**EXERCISES TO COMPLETE:**
- A) Decide whether each statement below agrees with the research passage, answering yes or no and quoting the words of the passage that settle it. (i) The Macmillan group works on the semi-synthesis of modified proteins. (ii) The Marson group's HDAC inhibitors have in vitro IC50 values as low as 10 nM. (iii) The Macmillan group's protein work involves protein expression.
- B) Quote the research passage word for word, starting with "The Macmillan group" and going on through "transition metal complexes.".

**PASSAGE FOR REVIEW:**
The Macmillan group is engaged in the semi-synthesis of modified proteins. Protein synthesis and semi synthesis will be important in unravelling the mechanisms of action of processes involving post-translationally modified (glycosylated, phosphorylated) proteins. This endeavour involves synthetic organic chemistry, molecular biology, protein expression and protein engineering. Other projects include glycosyltransferase engineering, antimicrobial peptide synthesis, and synthesis and utility of transition metal complexes.
Research in the Marson group involves both the uncovering of new synthetic organic methodology and the synthesis of novel organic compounds, either for use in chemical biology or medicinal chemistry. In the latter category are potent inhibitors of histone deacetylase (HDAC), as depicted in gold and magenta, docked into HDAC1 enzyme, and possessing in vitro IC50values down to 1 nM.

(Records from a dataset)

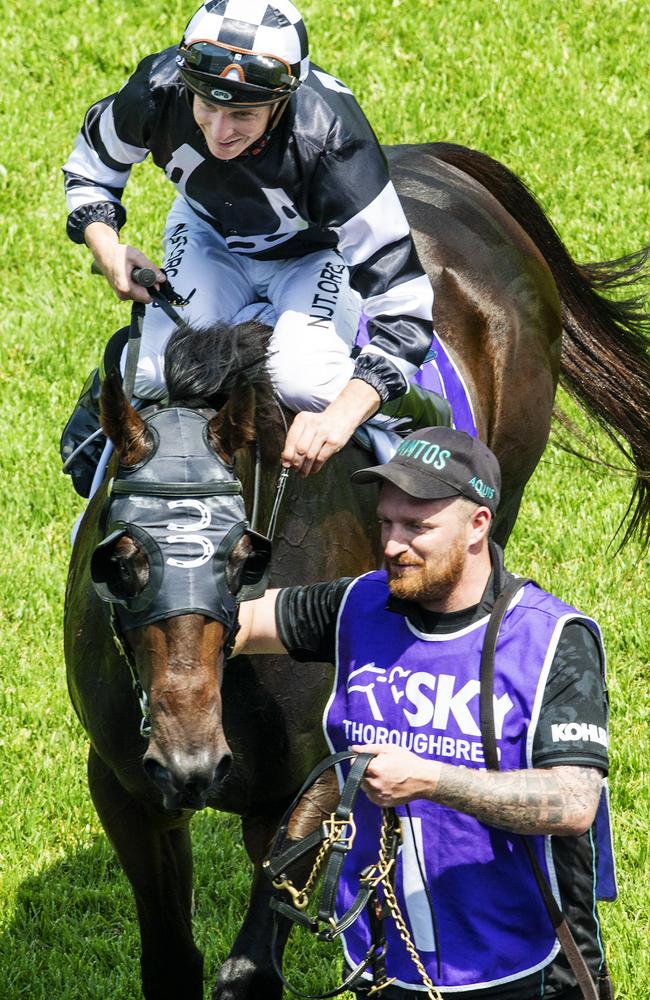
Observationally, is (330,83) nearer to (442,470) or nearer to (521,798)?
(442,470)

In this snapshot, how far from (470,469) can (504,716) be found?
0.56 metres

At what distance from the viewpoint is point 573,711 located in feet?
10.4

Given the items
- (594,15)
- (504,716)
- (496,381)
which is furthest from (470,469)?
(594,15)

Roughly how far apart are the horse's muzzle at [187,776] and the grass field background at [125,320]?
1.94 meters

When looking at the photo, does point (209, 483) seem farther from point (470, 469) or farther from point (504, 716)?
point (504, 716)

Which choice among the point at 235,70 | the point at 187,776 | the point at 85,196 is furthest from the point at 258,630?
the point at 85,196

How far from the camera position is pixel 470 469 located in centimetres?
338

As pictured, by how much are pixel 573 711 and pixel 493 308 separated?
318 cm

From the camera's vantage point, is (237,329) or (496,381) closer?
(237,329)

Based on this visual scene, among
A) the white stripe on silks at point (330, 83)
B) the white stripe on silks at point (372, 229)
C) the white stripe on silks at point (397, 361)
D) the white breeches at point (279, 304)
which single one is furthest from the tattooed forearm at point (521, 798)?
the white stripe on silks at point (330, 83)

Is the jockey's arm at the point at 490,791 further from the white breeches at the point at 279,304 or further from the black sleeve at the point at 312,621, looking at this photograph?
the white breeches at the point at 279,304

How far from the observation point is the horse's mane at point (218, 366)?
3744mm

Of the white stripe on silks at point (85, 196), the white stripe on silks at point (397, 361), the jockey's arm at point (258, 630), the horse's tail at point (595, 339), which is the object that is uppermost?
the white stripe on silks at point (397, 361)

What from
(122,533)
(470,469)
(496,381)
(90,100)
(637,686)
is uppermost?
(470,469)
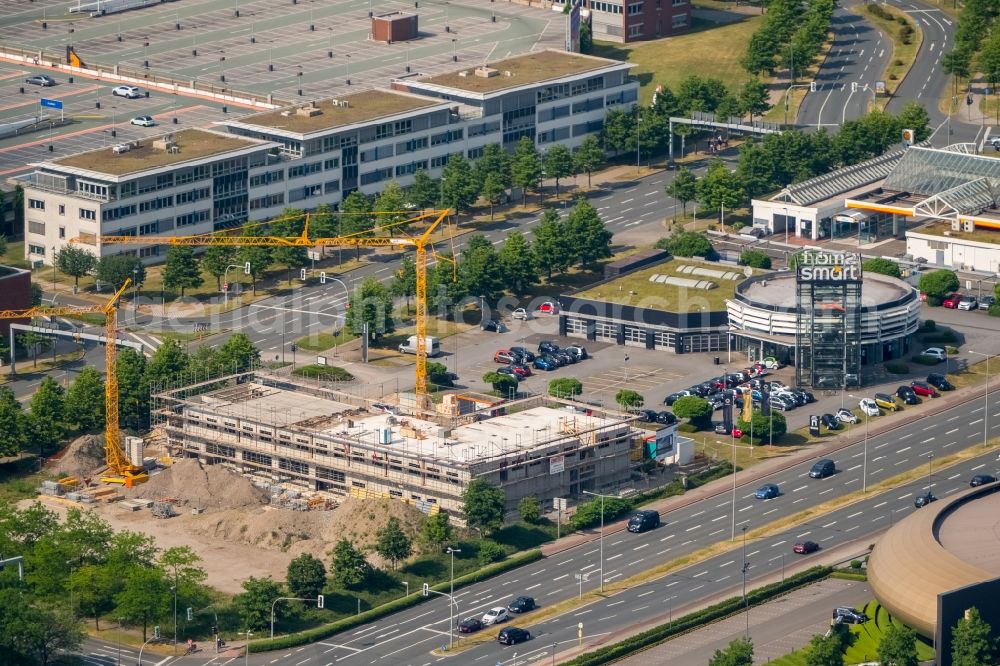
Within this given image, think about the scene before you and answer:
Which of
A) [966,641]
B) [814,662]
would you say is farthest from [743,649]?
[966,641]

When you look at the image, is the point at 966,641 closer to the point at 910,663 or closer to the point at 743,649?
the point at 910,663

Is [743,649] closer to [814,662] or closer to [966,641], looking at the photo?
[814,662]

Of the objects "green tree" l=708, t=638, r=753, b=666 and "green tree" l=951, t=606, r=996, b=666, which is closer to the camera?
"green tree" l=708, t=638, r=753, b=666

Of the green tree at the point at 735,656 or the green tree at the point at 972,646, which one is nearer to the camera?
the green tree at the point at 735,656

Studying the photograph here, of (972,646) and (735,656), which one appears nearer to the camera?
(735,656)

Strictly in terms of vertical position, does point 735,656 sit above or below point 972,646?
below
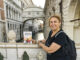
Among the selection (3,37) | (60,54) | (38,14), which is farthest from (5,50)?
(38,14)

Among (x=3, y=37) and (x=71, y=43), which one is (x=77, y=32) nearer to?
(x=71, y=43)

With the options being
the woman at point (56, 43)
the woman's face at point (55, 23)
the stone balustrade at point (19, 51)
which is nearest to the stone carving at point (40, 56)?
the stone balustrade at point (19, 51)

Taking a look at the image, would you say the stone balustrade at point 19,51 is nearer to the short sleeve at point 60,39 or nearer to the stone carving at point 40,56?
the stone carving at point 40,56

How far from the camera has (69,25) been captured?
17.8ft

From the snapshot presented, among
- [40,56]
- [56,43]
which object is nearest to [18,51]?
[40,56]

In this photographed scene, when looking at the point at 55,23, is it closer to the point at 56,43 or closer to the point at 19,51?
the point at 56,43

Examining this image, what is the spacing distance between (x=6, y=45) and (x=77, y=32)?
12.6 feet

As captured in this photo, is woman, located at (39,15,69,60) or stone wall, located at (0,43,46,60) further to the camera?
stone wall, located at (0,43,46,60)

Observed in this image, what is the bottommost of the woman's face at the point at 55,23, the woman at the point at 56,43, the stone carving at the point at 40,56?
the stone carving at the point at 40,56

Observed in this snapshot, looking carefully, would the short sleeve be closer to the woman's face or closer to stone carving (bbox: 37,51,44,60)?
the woman's face

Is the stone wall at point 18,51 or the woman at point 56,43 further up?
the woman at point 56,43

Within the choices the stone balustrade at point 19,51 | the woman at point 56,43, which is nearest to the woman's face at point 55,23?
the woman at point 56,43

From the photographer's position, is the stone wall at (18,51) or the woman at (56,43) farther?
the stone wall at (18,51)

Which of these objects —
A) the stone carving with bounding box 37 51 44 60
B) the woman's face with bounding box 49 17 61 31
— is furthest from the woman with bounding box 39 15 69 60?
the stone carving with bounding box 37 51 44 60
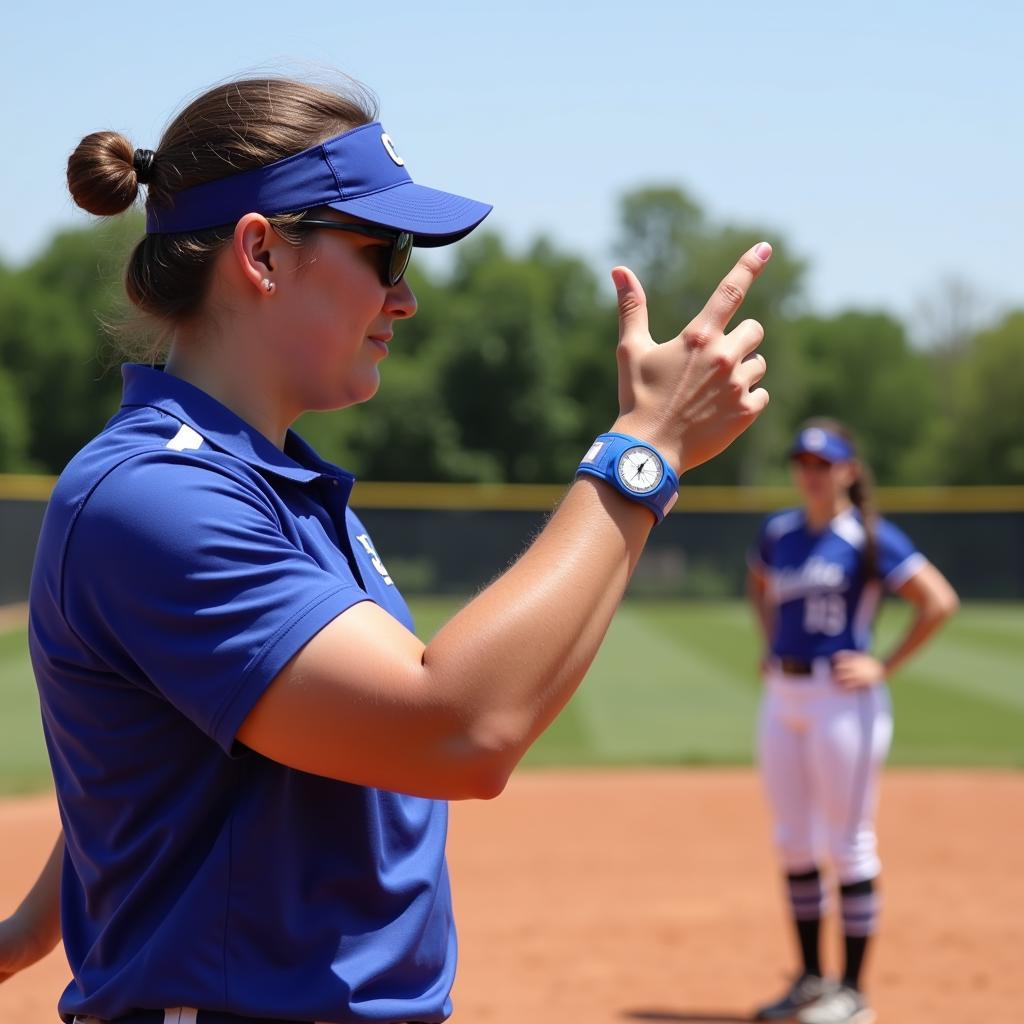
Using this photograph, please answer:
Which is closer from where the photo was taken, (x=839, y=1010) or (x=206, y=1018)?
(x=206, y=1018)

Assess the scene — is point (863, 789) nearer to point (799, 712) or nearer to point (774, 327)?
point (799, 712)

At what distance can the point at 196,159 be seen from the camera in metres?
1.74

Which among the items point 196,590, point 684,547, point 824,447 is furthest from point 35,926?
point 684,547

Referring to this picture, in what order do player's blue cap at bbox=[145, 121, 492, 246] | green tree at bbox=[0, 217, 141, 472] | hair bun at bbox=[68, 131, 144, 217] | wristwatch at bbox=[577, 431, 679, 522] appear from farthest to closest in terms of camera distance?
1. green tree at bbox=[0, 217, 141, 472]
2. hair bun at bbox=[68, 131, 144, 217]
3. player's blue cap at bbox=[145, 121, 492, 246]
4. wristwatch at bbox=[577, 431, 679, 522]

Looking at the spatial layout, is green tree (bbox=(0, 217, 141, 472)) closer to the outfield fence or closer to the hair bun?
the outfield fence

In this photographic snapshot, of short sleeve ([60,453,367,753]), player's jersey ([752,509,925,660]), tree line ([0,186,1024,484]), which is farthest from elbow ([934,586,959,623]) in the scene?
tree line ([0,186,1024,484])

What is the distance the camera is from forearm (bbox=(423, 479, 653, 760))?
145 cm

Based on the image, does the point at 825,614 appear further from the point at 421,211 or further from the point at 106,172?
the point at 106,172

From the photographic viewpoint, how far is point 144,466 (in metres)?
1.54

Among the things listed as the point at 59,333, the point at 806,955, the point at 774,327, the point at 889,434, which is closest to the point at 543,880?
the point at 806,955

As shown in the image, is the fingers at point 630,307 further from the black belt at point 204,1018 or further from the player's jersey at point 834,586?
the player's jersey at point 834,586

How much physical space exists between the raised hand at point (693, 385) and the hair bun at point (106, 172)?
684 millimetres

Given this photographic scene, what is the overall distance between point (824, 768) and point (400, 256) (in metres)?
4.45

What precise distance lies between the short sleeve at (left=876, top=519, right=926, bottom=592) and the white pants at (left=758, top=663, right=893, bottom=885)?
0.47 meters
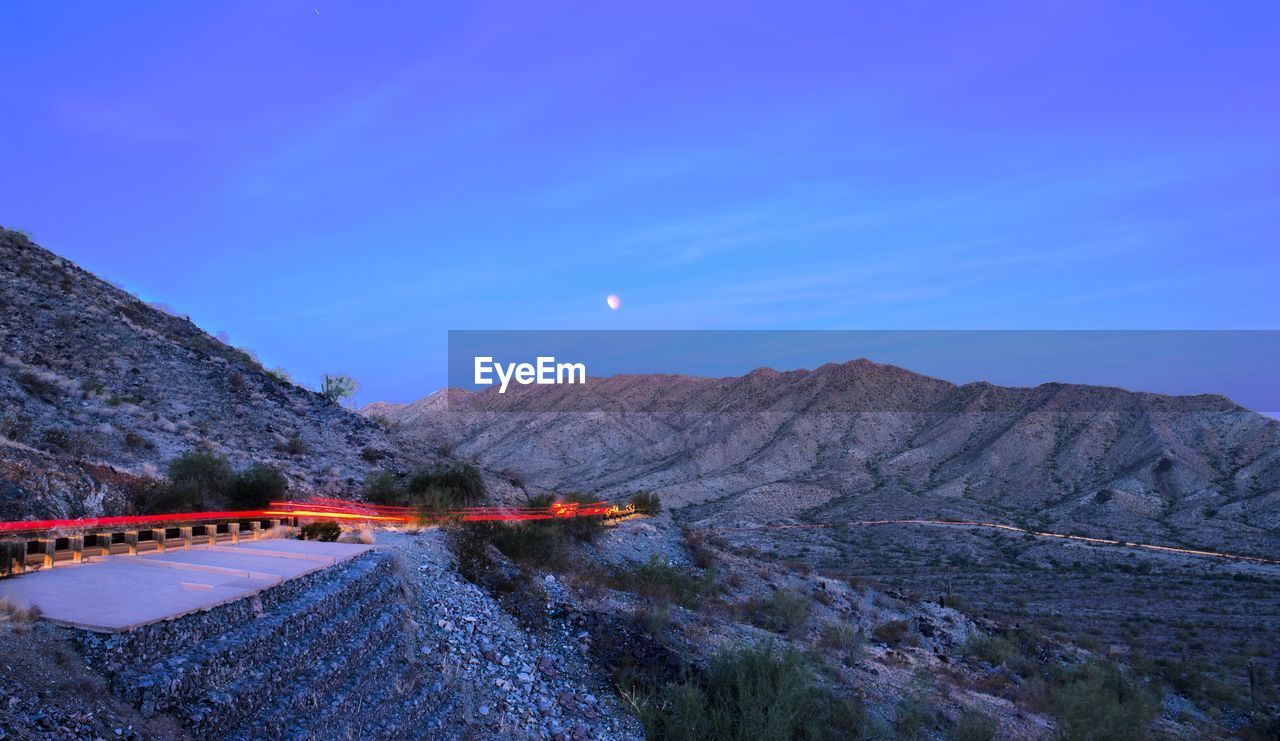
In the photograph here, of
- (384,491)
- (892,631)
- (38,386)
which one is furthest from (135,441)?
(892,631)

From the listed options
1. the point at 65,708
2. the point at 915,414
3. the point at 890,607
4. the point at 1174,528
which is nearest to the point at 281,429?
the point at 890,607

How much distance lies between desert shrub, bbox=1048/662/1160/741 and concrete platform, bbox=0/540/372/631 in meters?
13.6

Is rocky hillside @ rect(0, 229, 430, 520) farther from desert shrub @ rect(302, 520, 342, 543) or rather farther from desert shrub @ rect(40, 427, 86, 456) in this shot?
desert shrub @ rect(302, 520, 342, 543)

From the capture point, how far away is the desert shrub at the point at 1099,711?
52.9ft

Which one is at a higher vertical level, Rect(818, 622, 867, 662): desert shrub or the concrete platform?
the concrete platform

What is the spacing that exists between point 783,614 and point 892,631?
407 centimetres

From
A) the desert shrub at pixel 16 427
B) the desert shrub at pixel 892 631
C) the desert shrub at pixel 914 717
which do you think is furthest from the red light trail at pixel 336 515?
the desert shrub at pixel 914 717

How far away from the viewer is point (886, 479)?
241ft

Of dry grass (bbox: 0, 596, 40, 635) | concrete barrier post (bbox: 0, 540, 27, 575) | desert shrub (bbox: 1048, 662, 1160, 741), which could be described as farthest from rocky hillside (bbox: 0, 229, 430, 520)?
desert shrub (bbox: 1048, 662, 1160, 741)

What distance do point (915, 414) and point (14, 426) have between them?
83.9 metres

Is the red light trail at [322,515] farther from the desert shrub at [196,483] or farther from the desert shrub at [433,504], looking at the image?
the desert shrub at [196,483]

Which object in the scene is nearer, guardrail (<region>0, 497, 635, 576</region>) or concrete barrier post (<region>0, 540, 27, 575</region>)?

**ANSWERS TO THE TASKS:**
- A)
(i) Yes: "The Macmillan group is engaged in the semi-synthesis of modified proteins."
(ii) No: "down to 1 nM"
(iii) Yes: "This endeavour involves synthetic organic chemistry, molecular biology, protein expression and protein engineering."

- B)
The Macmillan group is engaged in the semi-synthesis of modified proteins. Protein synthesis and semi synthesis will be important in unravelling the mechanisms of action of processes involving post-translationally modified (glycosylated, phosphorylated) proteins. This endeavour involves synthetic organic chemistry, molecular biology, protein expression and protein engineering. Other projects include glycosyltransferase engineering, antimicrobial peptide synthesis, and synthesis and utility of transition metal complexes.